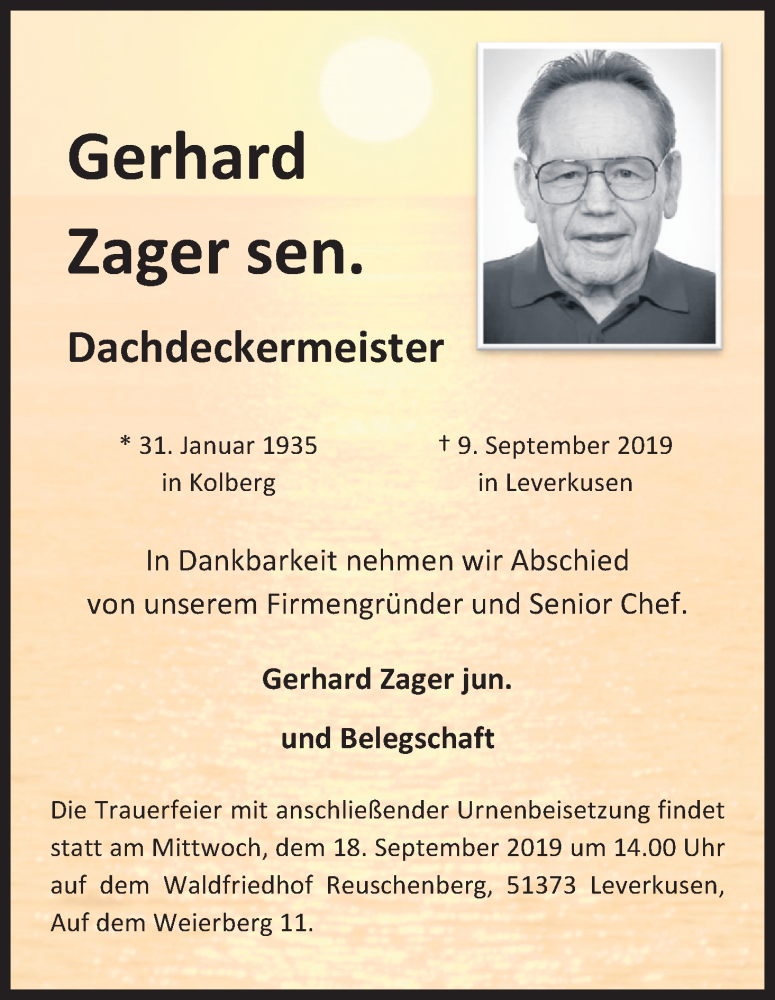  Traueranzeige für Gerhard Zager vom 13.09.2019 aus Kölner Stadt-Anzeiger / Kölnische Rundschau / Express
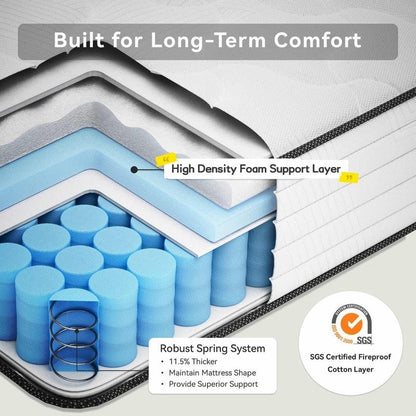 SweDrea 10 in. Medium Firm Gel-infused Memory Foam Hybrid Mattress Cooling and Breathable with CertiPUR-US, SGS and OEKO-TEX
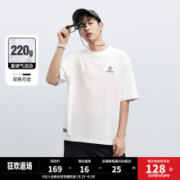 太平鸟男装【大力水手联名】2023年夏季新款重磅T恤男刺绣短袖 白色（宽松） L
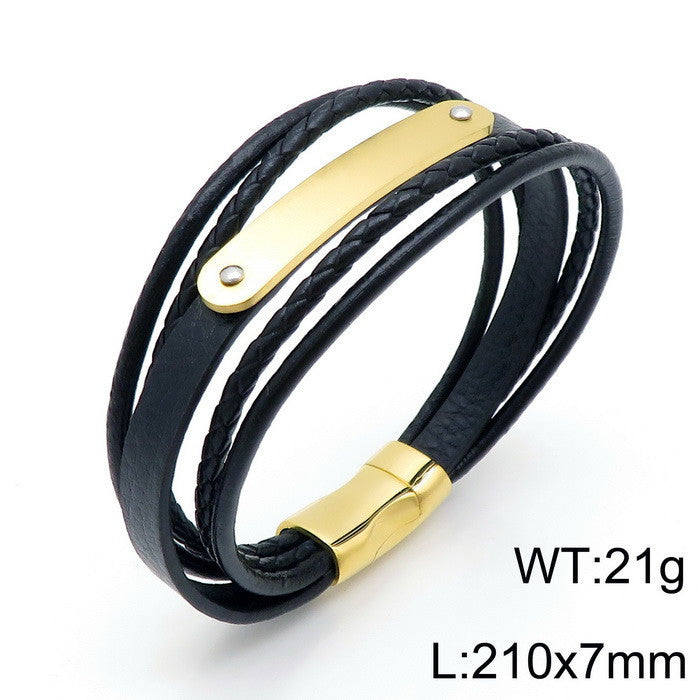 Planderful Leather Bracelet MultiLayer Mens Stainless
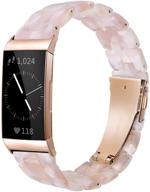 🌸 стильные полосы из смолы wongeto - совместимы с fitbit, розовая золотая пряжка, розовый цвет - для charge 3/4/3 se - запасной запястье аксессуар браслет ремешки для женщин и мужчин. логотип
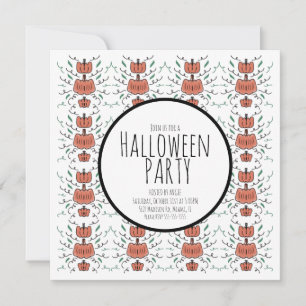Invitación Fiesta de Halloween Calabaza Doodles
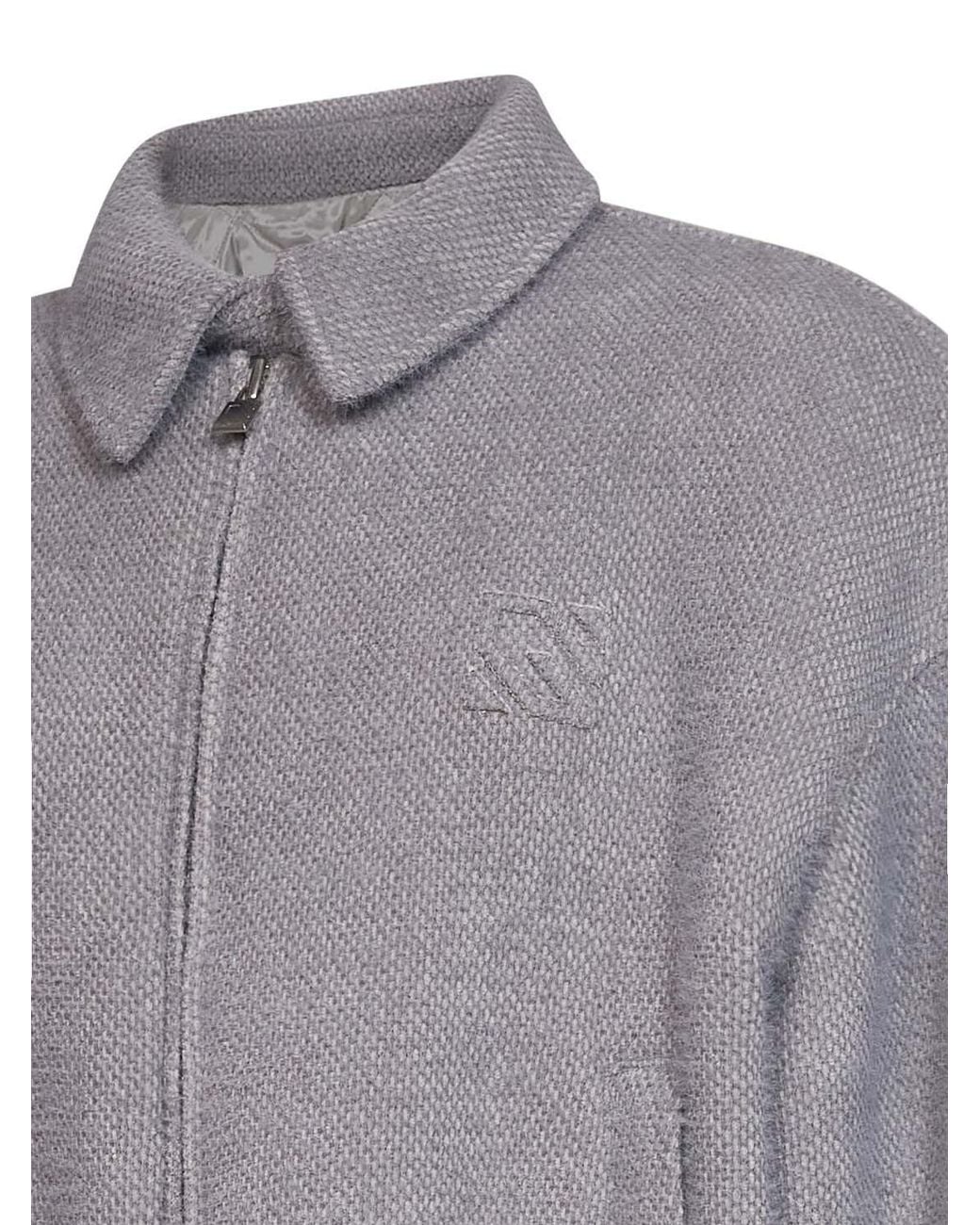 GIUSEPPE DI MORABITO Gray Zip-Up Long-Sleeved Jacket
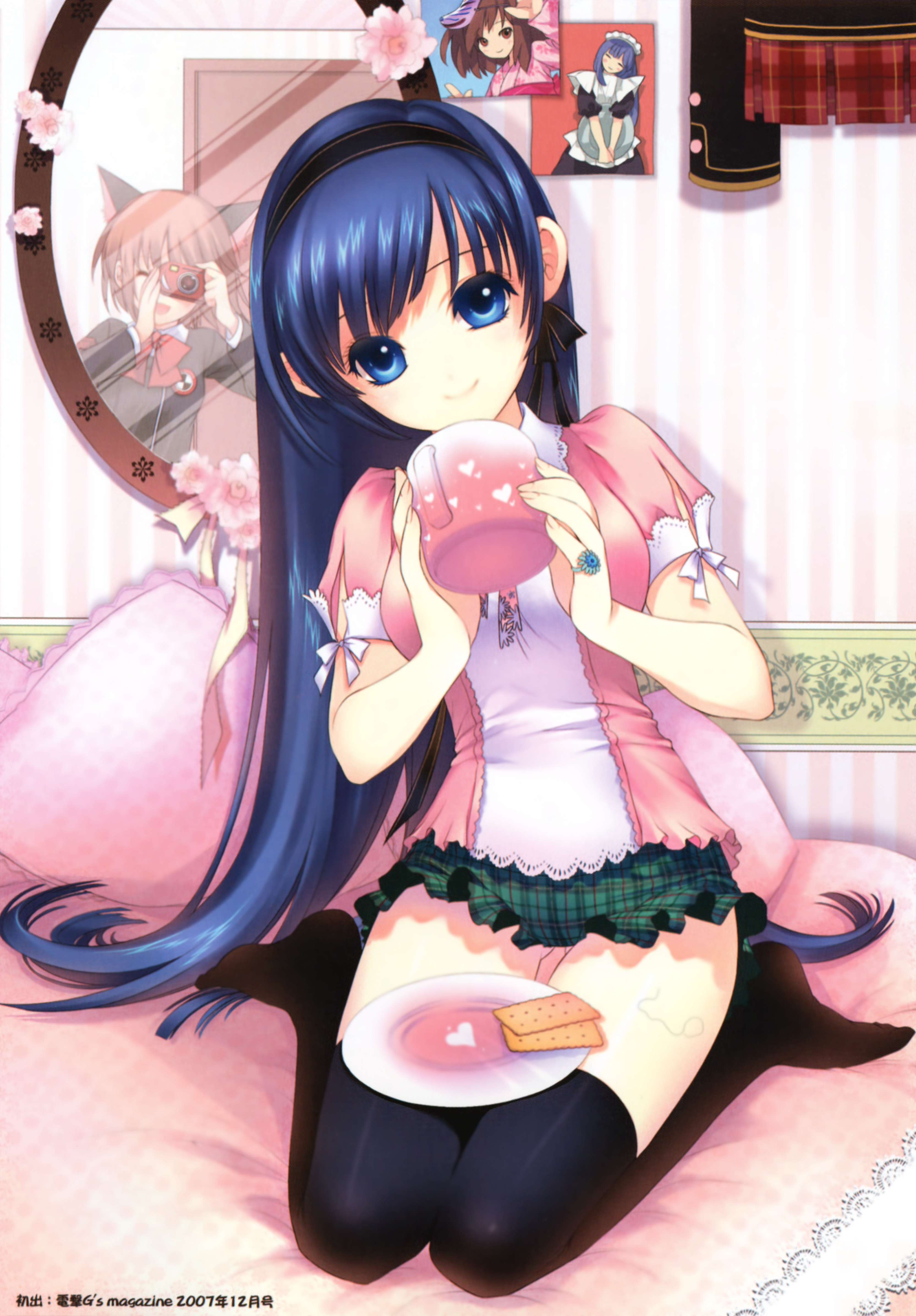 shirahane nao, absurdres, highres, 2girls, bed, blue eyes, blue hair, brown hair, mirror, multiple girls, pillow, reflection, thighhighs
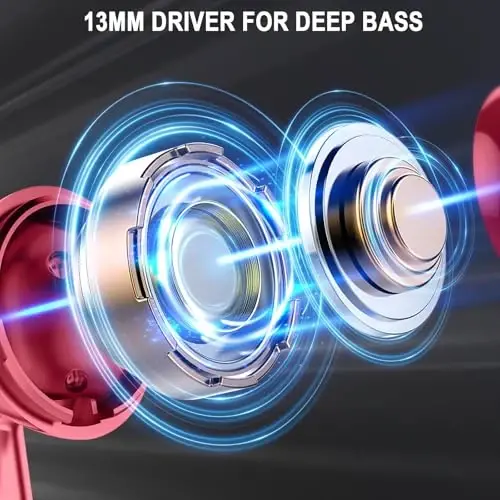 Simsiz quloqchinlar, Bluetooth 5.4 naushniklari LED quvvat displeyi Bass Stereo quloqchinlari, Bluetooth quloqchinlari Ichki quloq shovqinni kamaytiruvchi mikrofon, 40 soat ijro etish Mini Case IP7 Android iOS uchun suv o'tkazmaydigan sport naushniklari - 4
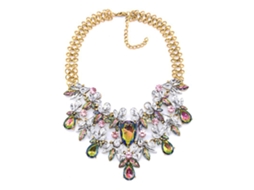 Colar De Clavícula Decorativo Com Strass Multicolorido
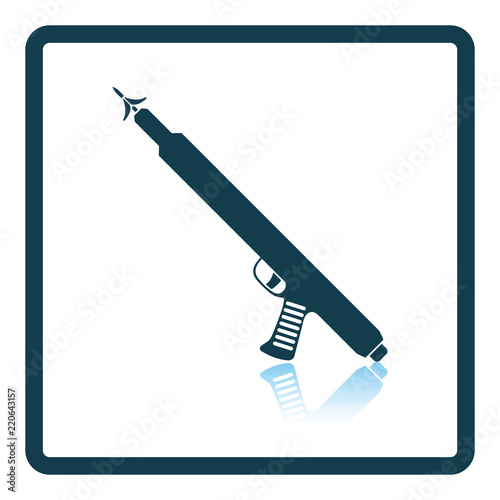 Icon of Fishing  speargun  on gray background, round shadow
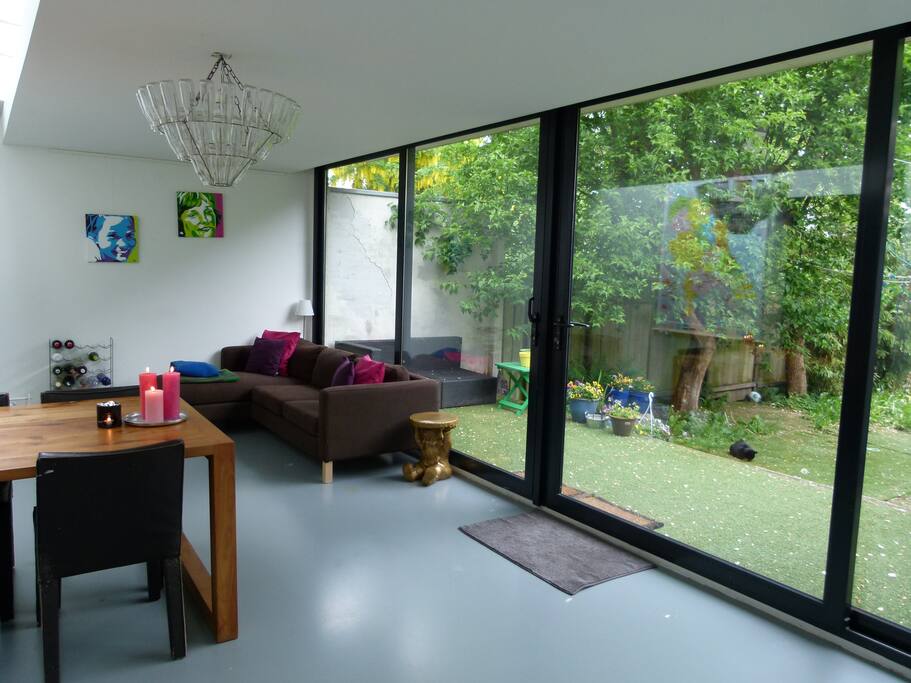 Large living kitchen at garden level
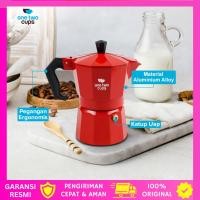 ราคา One Two Cups เครื่องชงกาแฟเอสเปรสโซ Moka Pot Stovetop Filter 150ml 3 ถ้วย (49108287499)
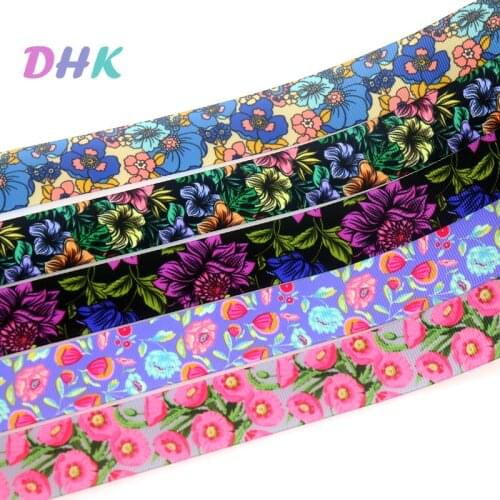 DHK 50yards Flowers Printed Grosgrain Ribbon Accessory Hairbow Headwear Decoration DIY OEM Wholesale S1539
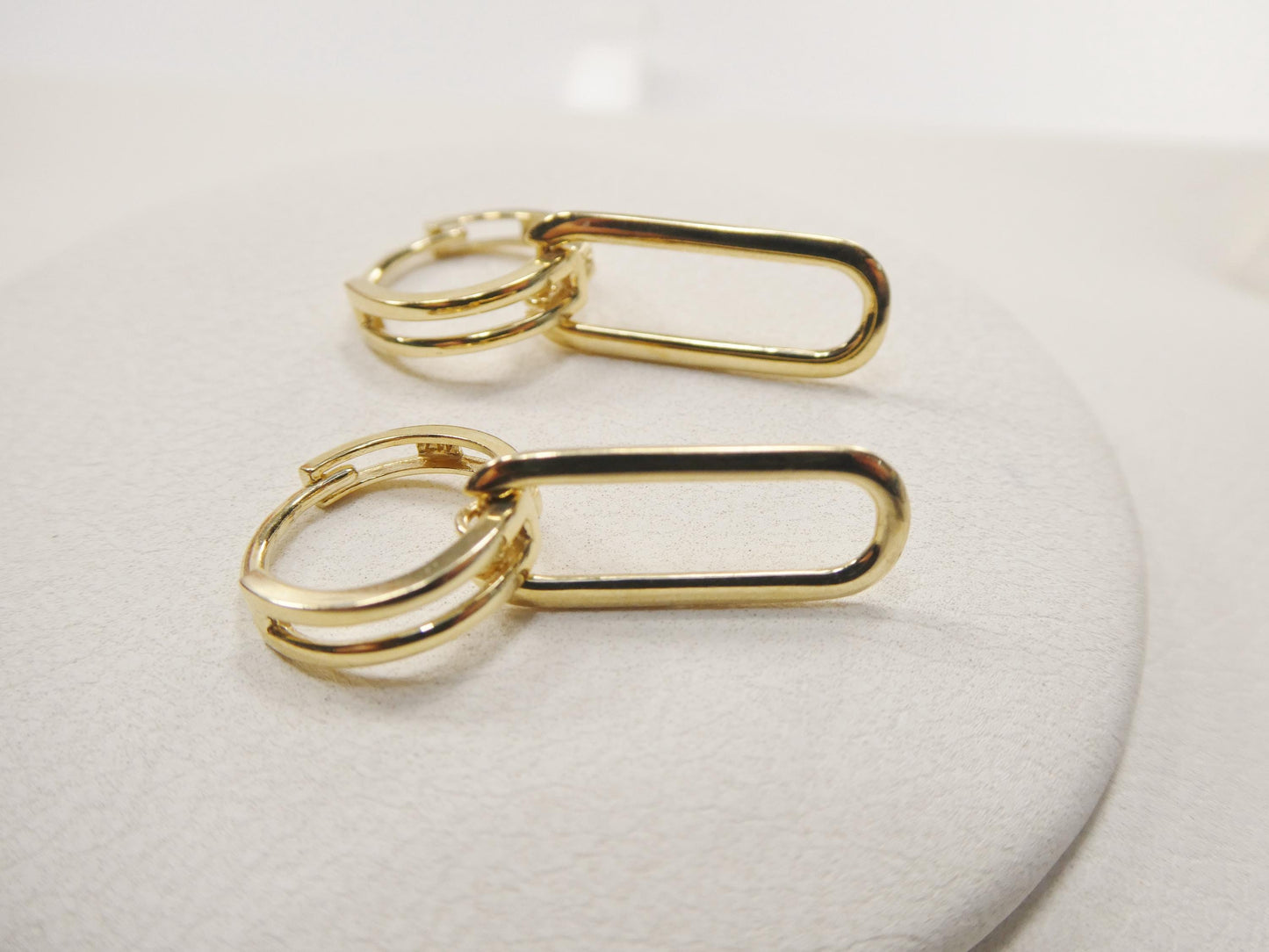 real 10k solid yellow gold polish paperclip earring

> PROBLEM: Edit all of the records by changing "Leather" to "Suede" and leaving everything else unchanged. Give only the text lines, without the pictures.

> RESPONSE BOX:
  Traueranzeige für Gerhard Zager vom 13.09.2019 aus Kölner Stadt-Anzeiger / Kölnische Rundschau / Express
 SweDrea 10 in. Medium Firm Gel-infused Memory Foam Hybrid Mattress Cooling and Breathable with CertiPUR-US, SGS and OEKO-TEX
 太平鸟男装【大力水手联名】2023年夏季新款重磅T恤男刺绣短袖 白色（宽松） L
 Planderful Suede Bracelet MultiLayer Mens Stainless
 🌸 стильные полосы из смолы wongeto - совместимы с fitbit, розовая золотая пряжка, розовый цвет - для charge 3/4/3 se - запасной запястье аксессуар браслет ремешки для женщин и мужчин. логотип
Invitación Fiesta de Halloween Calabaza Doodles
 GIUSEPPE DI MORABITO Gray Zip-Up Long-Sleeved Jacket
 shirahane nao, absurdres, highres, 2girls, bed, blue eyes, blue hair, brown hair, mirror, multiple girls, pillow, reflection, thighhighs
 Simsiz quloqchinlar, Bluetooth 5.4 naushniklari LED quvvat displeyi Bass Stereo quloqchinlari, Bluetooth quloqchinlari Ichki quloq shovqinni kamaytiruvchi mikrofon, 40 soat ijro etish Mini Case IP7 Android iOS uchun suv o'tkazmaydigan sport naushniklari - 4
 Colar De Clavícula Decorativo Com Strass Multicolorido
 Icon of Fishing  speargun  on gray background, round shadow
 Large living kitchen at garden level
 ราคา One Two Cups เครื่องชงกาแฟเอสเปรสโซ Moka Pot Stovetop Filter 150ml 3 ถ้วย (49108287499)
 DHK 50yards Flowers Printed Grosgrain Ribbon Accessory Hairbow Headwear Decoration DIY OEM Wholesale S1539
 real 10k solid yellow gold polish paperclip earring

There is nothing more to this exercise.